Importing the data into MongoDB

In [1]:
# Import the dependencies for MongoDB
from pymongo import MongoClient
from pprint import pprint

In [2]:
# Create an instance of the MongoClient
mongo = MongoClient(port=27017)

In [3]:
# Confirm the connection by listing the database names
print(mongo.list_database_names())

['admin', 'config', 'epa', 'flight_data', 'local', 'met', 'petsitly_marketing', 'uk_food']
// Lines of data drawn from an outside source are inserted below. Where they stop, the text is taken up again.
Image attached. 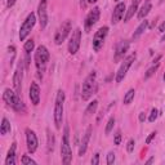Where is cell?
Masks as SVG:
<instances>
[{
  "instance_id": "31",
  "label": "cell",
  "mask_w": 165,
  "mask_h": 165,
  "mask_svg": "<svg viewBox=\"0 0 165 165\" xmlns=\"http://www.w3.org/2000/svg\"><path fill=\"white\" fill-rule=\"evenodd\" d=\"M157 115H159L157 110H156V108H152V110H151V114H150V118H148L150 123H154V121L157 119Z\"/></svg>"
},
{
  "instance_id": "17",
  "label": "cell",
  "mask_w": 165,
  "mask_h": 165,
  "mask_svg": "<svg viewBox=\"0 0 165 165\" xmlns=\"http://www.w3.org/2000/svg\"><path fill=\"white\" fill-rule=\"evenodd\" d=\"M30 99L34 106H38L40 103V88L36 83H32L30 87Z\"/></svg>"
},
{
  "instance_id": "3",
  "label": "cell",
  "mask_w": 165,
  "mask_h": 165,
  "mask_svg": "<svg viewBox=\"0 0 165 165\" xmlns=\"http://www.w3.org/2000/svg\"><path fill=\"white\" fill-rule=\"evenodd\" d=\"M63 102H65V92L58 90L56 97V106H54V124L57 129H61L63 119Z\"/></svg>"
},
{
  "instance_id": "42",
  "label": "cell",
  "mask_w": 165,
  "mask_h": 165,
  "mask_svg": "<svg viewBox=\"0 0 165 165\" xmlns=\"http://www.w3.org/2000/svg\"><path fill=\"white\" fill-rule=\"evenodd\" d=\"M151 163H154V157H150L147 161H146V164H151Z\"/></svg>"
},
{
  "instance_id": "44",
  "label": "cell",
  "mask_w": 165,
  "mask_h": 165,
  "mask_svg": "<svg viewBox=\"0 0 165 165\" xmlns=\"http://www.w3.org/2000/svg\"><path fill=\"white\" fill-rule=\"evenodd\" d=\"M163 79H164V81H165V72H164V76H163Z\"/></svg>"
},
{
  "instance_id": "38",
  "label": "cell",
  "mask_w": 165,
  "mask_h": 165,
  "mask_svg": "<svg viewBox=\"0 0 165 165\" xmlns=\"http://www.w3.org/2000/svg\"><path fill=\"white\" fill-rule=\"evenodd\" d=\"M159 30H160V32H165V21L159 26Z\"/></svg>"
},
{
  "instance_id": "12",
  "label": "cell",
  "mask_w": 165,
  "mask_h": 165,
  "mask_svg": "<svg viewBox=\"0 0 165 165\" xmlns=\"http://www.w3.org/2000/svg\"><path fill=\"white\" fill-rule=\"evenodd\" d=\"M99 16H101V12H99V8L98 7L93 8V9L89 12L88 16H87V20H85V28H87V31H89L90 27L98 22Z\"/></svg>"
},
{
  "instance_id": "33",
  "label": "cell",
  "mask_w": 165,
  "mask_h": 165,
  "mask_svg": "<svg viewBox=\"0 0 165 165\" xmlns=\"http://www.w3.org/2000/svg\"><path fill=\"white\" fill-rule=\"evenodd\" d=\"M114 143L116 144V146H119L120 143H121V132L120 130H118L115 133V138H114Z\"/></svg>"
},
{
  "instance_id": "23",
  "label": "cell",
  "mask_w": 165,
  "mask_h": 165,
  "mask_svg": "<svg viewBox=\"0 0 165 165\" xmlns=\"http://www.w3.org/2000/svg\"><path fill=\"white\" fill-rule=\"evenodd\" d=\"M9 132H10V123L8 121L7 118H3L2 126H0V133H2V136H5V134H8Z\"/></svg>"
},
{
  "instance_id": "40",
  "label": "cell",
  "mask_w": 165,
  "mask_h": 165,
  "mask_svg": "<svg viewBox=\"0 0 165 165\" xmlns=\"http://www.w3.org/2000/svg\"><path fill=\"white\" fill-rule=\"evenodd\" d=\"M87 3H88L87 0H80V5H81L83 8H85V5H87Z\"/></svg>"
},
{
  "instance_id": "16",
  "label": "cell",
  "mask_w": 165,
  "mask_h": 165,
  "mask_svg": "<svg viewBox=\"0 0 165 165\" xmlns=\"http://www.w3.org/2000/svg\"><path fill=\"white\" fill-rule=\"evenodd\" d=\"M128 49H129V41H126V40L121 41L120 44L118 45V48H116V52H115V61L116 62H119L120 59L124 58Z\"/></svg>"
},
{
  "instance_id": "30",
  "label": "cell",
  "mask_w": 165,
  "mask_h": 165,
  "mask_svg": "<svg viewBox=\"0 0 165 165\" xmlns=\"http://www.w3.org/2000/svg\"><path fill=\"white\" fill-rule=\"evenodd\" d=\"M21 163H22L23 165H36V161H35V160H32L31 157H28L27 155H23V156H22Z\"/></svg>"
},
{
  "instance_id": "26",
  "label": "cell",
  "mask_w": 165,
  "mask_h": 165,
  "mask_svg": "<svg viewBox=\"0 0 165 165\" xmlns=\"http://www.w3.org/2000/svg\"><path fill=\"white\" fill-rule=\"evenodd\" d=\"M25 52H26V56H28L30 53L32 52V49H34V40L32 39H30V40H27L26 43H25Z\"/></svg>"
},
{
  "instance_id": "4",
  "label": "cell",
  "mask_w": 165,
  "mask_h": 165,
  "mask_svg": "<svg viewBox=\"0 0 165 165\" xmlns=\"http://www.w3.org/2000/svg\"><path fill=\"white\" fill-rule=\"evenodd\" d=\"M61 156H62V163L63 164H70L72 159V152L70 147V129L69 126H65L63 130V138H62V144H61Z\"/></svg>"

Use the terminal to import the flight data using this command:

mongoimport --db flight_data_db --collection flight_data --type csv --headerline --drop --file ../Data/CSV/cleaned_flight_data.csv

In [4]:
# Assign the database to a variable
db = mongo['flight_data']

In [5]:
# Review the collections in the database
print(db.list_collection_names())

['flights']


In [7]:
# Review the first document in the collection
pprint(db['flights'].find_one())

{'Year': 2010,
 '_id': ObjectId('679845ccb6f7d3e6bf2ccf78'),
 'arrival_airport': 'TPA',
 'arrival_airport_id': 15304,
 'arrival_city': 'Tampa, FL (Metropolitan Area)',
 'arrival_city_id': 33195,
 'arrival_latitude': 37.8606,
 'arrival_longitude': -78.804199,
 'carrier_lg': 'Delta Air Lines Inc.',
 'carrier_low': 'US Airways Group Inc.',
 'departure_airport': 'SLC',
 'departure_airport_id': 14869,
 'departure_city': 'Salt Lake City, UT',
 'departure_city_id': 34614,
 'departure_latitude': 40.758478,
 'departure_longitude': -111.888142,
 'fare': 226.59,
 'fare_lg': 247.69,
 'fare_low': 166.99,
 'large_ms': 0.38,
 'lf_ms': 0.2,
 'nsmiles': 1887,
 'passengers': 200,
 'quarter': 1,
 'tbl': 'Table 1a',
 'tbl1apk': '201011486915304SLCTPA'}


In [11]:
# Save the data to json file
import json
from bson import ObjectId

def convert_objectid(obj):
    if isinstance(obj, ObjectId):
        return str(obj)
    raise TypeError("Object of type %s is not JSON serializable" % type(obj).__name__)

with open('../Data/JSON/flights.json', 'w') as f:
    json.dump(list(db['flights'].find()), f, default=convert_objectid)

In [12]:
# Close the connection
mongo.close()